Peripheral quantitative computed tomography (pQCT) and its high-resolution derivate (HRpQCT) are low-radiation and low-cost imaging techniques [95] which are extremely useful for the evaluation of trabecular and cortical bone volumetric density [13]. pQCT accurately assesses bone volume and quality, showing a strong correlation with histologic exams [87,96,97]. HRpQCT provides greater resolution and direct quantification of cortical geometry and porosity, thickness, and trabecular parameters [98]. However, it is still limited to research settings [61]. A drawback for both pQCT and HRpQCT is their inability to evaluate central skeleton bones, and QCT is more expensive and comes with greater radiation exposure [59].

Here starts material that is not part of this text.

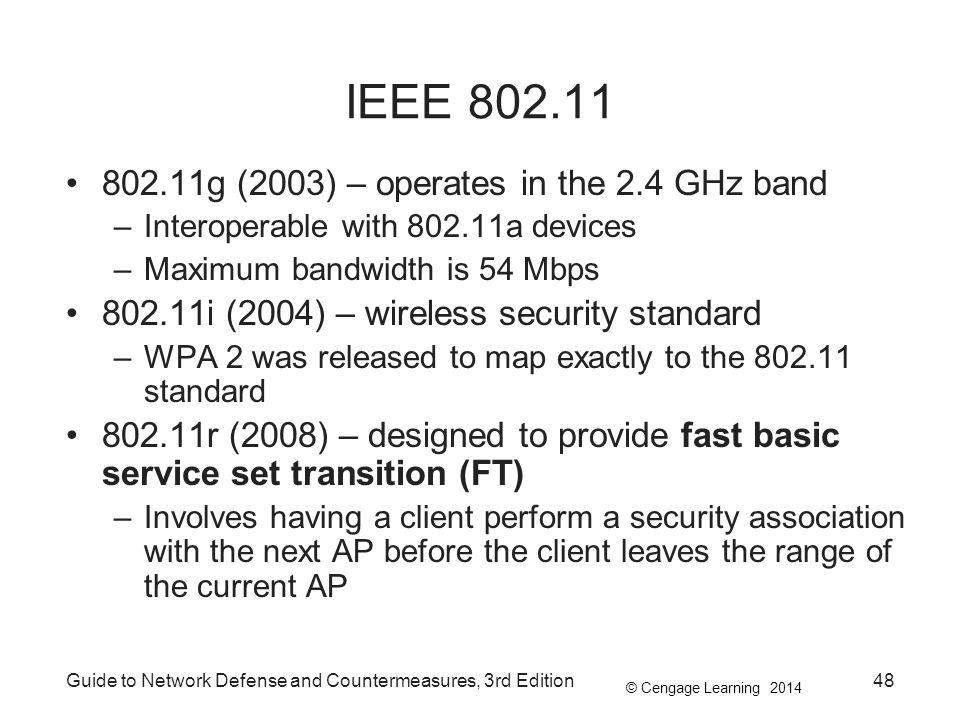 © Cengage Learning 2014 Guide to Network Defense and Countermeasures, 3rd Edition48 IEEE 802.11 802.11g (2003) – operates in the 2.4 GHz band –Interop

Magnetic resonance imaging is the only other available technique that can perform a three-dimensional evaluation of bone geometry and architecture without ionizing radiation. Micro-MRI, with its excellent spatial resolution, closely approximates bone histology [99,100]. However, a great limitation is the scarce availability of necessary equipment and the high cost associated with MRI.

4. Vascular Calcification

Vascular and soft tissue calcification are integral aspects of CKD MBD, intricately connected to ROD, particularly adynamic bone disease [101,102]. Numerous studies highlight a high prevalence of VC with increased severity and rapid progression in CKD, spanning both early stages and ESKD [103,104,105,106]. The presence and progression of VC are crucial prognostic indicators [107,108], suggesting their potential role in guiding therapeutic interventions [15,109]. While not considered a direct target in CKD [110], VC is closely correlated to cardiovascular events and cardiovascular and all-cause mortality, posing the greatest cardiovascular risk in individuals with CKD and evidence of VC [15,111].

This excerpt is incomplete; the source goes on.